::: EXCERTO DO DOCUMENTO
A iniciativa do Monte do Pasto e da ACOS – Associação de Agricultores do Sul permitiu realizar um debate profundo sobre os reais impactos da pecuária nos ecossistemas agrícolas do nosso País, tendo sido dados contributos importantes para se perceber qual o caminho que realisticamente deve ser tomado com vista a um controlo efetivo das fontes de poluição.
Quanto à questão de saber se, afinal, a criação de gado é causa do problema ou parte da solução ficou claramente afirmada a vontade dos criadores de gado ao ar livre de tomarem as suas responsabilidades nesta matéria, até porque a desinformação propagada pelo ativismo irresponsável coloca o ónus do esclarecimento público em quem desenvolve uma atividade responsável e sustentável.
Clara Moura Guedes, presidente do Monte do Pasto, sublinhou esta responsabilidade dos criadores de gado num “período importante para a agricultura e a pecuária em particular, em que tudo é posto em causa, alegando-se as mais variadas preocupações, pretextos e justificações e em que os desafios são, por isso, enormes”. Para Clara Moura Guedes “importa tentar, de uma forma racional, informada e fundamentada, analisar com profundidade as múltiplas vertentes que resultam das opções estratégicas, económicas e políticas”.
O primeiro painel sob o tema «contributos para um compromisso entre a racionalidade económica e a sustentabilidade ambiental na pecuária portuguesa», contou com a intervenção de cinco oradores e culminou num debate moderado por Eduardo Diniz, Diretor Geral do Gabinete de Planeamento, Políticas e Administração Geral, do Ministério da Agricultura.
Ricardo Freixial, professor auxiliar do Departamento de Fitotecnia da Universidade de Évora, foi o primeiro orador e fez notar que “a agricultura é uma atividade que emite menos gases poluentes do que os transportes e do que emite a produção e o consumo energético”. Para o especialista, a premissa a ter em conta ao longo do debate foi a de que “a existência de vacas pode, de facto, não ser prejudicial para a questão poluente”.
Gustavo Ales, presidente do aleJAB (Instituto Savory para a Península Ibérica e Norte de África), que apresentou o maneio holístico na produção pecuária, um método que promove a presença de gado no solo para melhorar a qualidade dos mesmos e aumentar a retenção de carbono na terra. “Um dos grandes mitos é o de que os animais é que degradam os territórios, mas a verdade é que quando se retira os animais dos territórios o que se produz é deserto”, refere o espanhol, enfatizando a importância da presença dos animais nos ecossistemas.
::::::
▶ _ENUNCIADO_
Responda com base no texto sobre o debate da pecuária:
(a) Quem moderou o debate em que culminou o primeiro painel?
(b) Em que universidade é professor auxiliar Ricardo Freixial?
(c) Segundo Gustavo Ales, o que se produz quando se retiram os animais dos territórios?
A listagem que se segue não tem qualquer relação com o texto sobre o debate da pecuária.
::: DADOS REGISTADOS
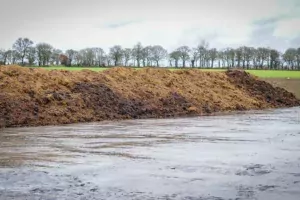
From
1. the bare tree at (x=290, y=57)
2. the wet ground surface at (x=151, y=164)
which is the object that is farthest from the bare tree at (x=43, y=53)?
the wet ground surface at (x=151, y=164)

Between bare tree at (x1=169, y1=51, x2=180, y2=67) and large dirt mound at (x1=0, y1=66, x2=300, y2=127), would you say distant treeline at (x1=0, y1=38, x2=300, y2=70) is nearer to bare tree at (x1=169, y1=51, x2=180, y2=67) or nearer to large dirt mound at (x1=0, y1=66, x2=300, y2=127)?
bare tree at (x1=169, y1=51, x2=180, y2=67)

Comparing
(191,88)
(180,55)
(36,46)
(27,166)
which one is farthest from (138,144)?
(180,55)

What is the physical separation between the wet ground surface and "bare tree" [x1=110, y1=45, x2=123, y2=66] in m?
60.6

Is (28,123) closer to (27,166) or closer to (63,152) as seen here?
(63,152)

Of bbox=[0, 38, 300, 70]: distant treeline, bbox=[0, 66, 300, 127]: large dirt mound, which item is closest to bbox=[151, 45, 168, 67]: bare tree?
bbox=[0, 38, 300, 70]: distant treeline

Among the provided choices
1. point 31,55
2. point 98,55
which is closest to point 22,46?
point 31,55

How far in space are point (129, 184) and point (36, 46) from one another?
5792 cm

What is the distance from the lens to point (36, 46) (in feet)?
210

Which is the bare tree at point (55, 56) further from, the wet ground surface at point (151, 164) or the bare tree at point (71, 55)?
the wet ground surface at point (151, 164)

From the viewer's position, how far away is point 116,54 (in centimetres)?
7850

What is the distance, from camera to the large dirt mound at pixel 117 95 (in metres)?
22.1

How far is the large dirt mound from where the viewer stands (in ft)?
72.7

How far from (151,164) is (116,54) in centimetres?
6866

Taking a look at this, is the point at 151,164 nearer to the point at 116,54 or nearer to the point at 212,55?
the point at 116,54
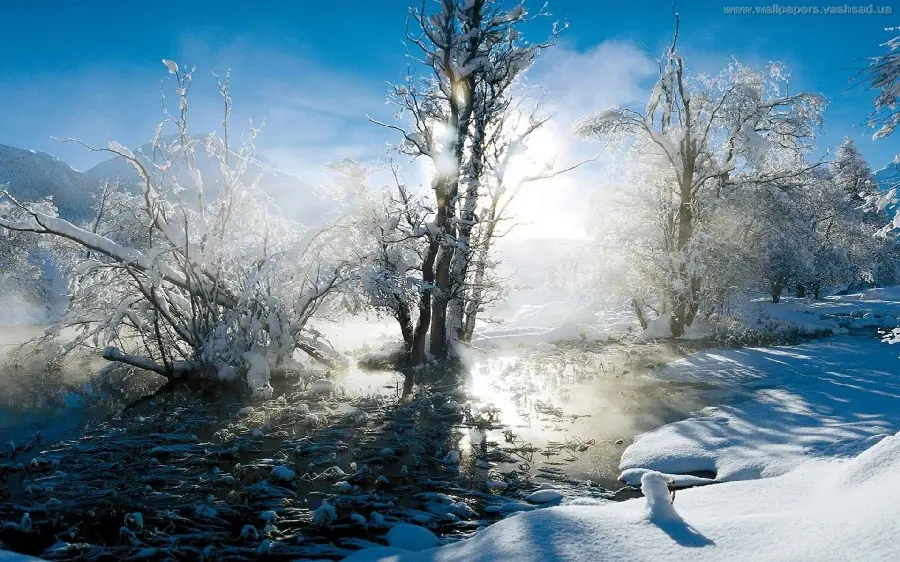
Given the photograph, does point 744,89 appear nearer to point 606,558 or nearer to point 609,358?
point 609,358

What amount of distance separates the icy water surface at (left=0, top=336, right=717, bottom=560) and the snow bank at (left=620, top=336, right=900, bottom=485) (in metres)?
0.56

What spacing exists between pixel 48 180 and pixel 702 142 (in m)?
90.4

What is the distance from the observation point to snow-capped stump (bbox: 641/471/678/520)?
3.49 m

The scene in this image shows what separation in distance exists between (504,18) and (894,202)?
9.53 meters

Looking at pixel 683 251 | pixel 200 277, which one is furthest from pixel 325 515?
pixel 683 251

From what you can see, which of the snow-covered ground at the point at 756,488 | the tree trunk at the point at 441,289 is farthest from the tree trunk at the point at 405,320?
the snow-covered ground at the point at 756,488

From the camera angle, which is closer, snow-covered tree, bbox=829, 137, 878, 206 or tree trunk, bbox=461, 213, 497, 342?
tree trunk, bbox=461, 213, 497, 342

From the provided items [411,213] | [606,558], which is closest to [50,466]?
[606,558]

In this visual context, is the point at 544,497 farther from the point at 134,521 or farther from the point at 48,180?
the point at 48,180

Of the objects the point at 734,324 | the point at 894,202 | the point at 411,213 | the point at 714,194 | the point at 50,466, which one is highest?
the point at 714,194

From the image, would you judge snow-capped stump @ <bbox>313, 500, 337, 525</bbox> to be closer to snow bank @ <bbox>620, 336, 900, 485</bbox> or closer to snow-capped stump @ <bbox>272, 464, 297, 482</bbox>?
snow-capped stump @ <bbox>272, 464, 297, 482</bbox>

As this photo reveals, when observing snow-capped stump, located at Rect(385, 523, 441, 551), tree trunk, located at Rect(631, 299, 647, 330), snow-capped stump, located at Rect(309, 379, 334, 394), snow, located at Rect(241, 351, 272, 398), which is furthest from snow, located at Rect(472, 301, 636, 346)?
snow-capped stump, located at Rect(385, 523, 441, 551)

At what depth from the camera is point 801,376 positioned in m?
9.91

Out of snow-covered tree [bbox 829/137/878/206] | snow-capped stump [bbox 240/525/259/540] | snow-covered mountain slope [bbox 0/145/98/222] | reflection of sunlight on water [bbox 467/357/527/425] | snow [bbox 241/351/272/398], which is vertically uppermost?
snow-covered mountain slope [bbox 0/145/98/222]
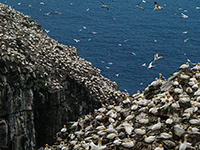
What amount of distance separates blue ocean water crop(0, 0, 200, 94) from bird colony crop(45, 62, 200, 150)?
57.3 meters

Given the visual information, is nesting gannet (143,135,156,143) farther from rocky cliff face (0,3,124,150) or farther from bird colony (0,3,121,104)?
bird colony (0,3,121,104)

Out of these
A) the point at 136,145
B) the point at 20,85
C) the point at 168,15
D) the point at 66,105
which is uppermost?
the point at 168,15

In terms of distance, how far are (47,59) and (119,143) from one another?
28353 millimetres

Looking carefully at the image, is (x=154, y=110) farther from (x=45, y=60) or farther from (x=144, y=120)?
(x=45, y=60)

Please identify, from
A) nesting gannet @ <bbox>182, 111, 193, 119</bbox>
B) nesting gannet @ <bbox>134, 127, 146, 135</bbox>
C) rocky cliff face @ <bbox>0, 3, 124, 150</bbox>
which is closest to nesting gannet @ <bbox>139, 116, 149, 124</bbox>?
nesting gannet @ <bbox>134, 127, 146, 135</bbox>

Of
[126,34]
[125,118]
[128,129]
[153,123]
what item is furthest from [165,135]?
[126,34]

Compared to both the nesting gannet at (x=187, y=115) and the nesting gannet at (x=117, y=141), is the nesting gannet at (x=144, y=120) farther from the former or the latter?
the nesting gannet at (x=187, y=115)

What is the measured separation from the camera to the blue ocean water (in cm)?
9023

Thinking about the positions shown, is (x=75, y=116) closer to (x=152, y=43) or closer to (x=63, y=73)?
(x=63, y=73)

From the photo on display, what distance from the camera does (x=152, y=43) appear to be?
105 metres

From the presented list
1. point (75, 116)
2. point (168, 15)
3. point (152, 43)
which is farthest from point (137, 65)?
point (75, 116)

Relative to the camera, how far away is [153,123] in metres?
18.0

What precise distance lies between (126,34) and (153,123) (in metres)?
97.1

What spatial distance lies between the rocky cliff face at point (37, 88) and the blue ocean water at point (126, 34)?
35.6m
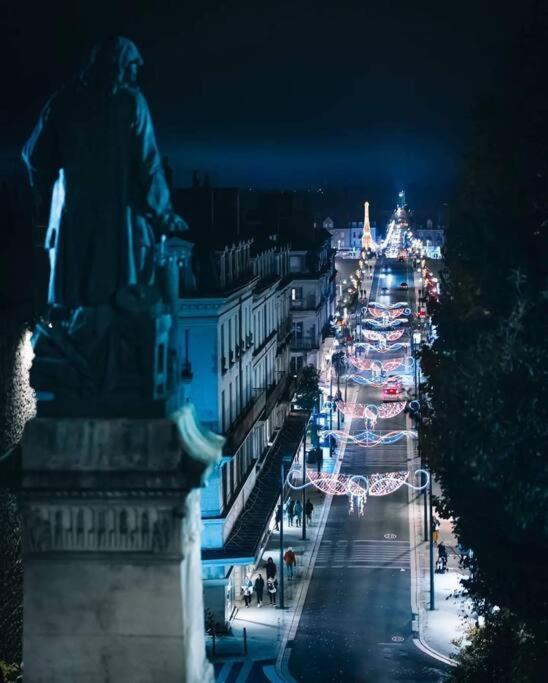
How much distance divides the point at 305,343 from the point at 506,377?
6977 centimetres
::::::
▶ _RESPOSTA_
(a) Eduardo Diniz, Diretor Geral do Gabinete de Planeamento, Políticas e Administração Geral, do Ministério da Agricultura.
(b) Na Universidade de Évora.
(c) Deserto.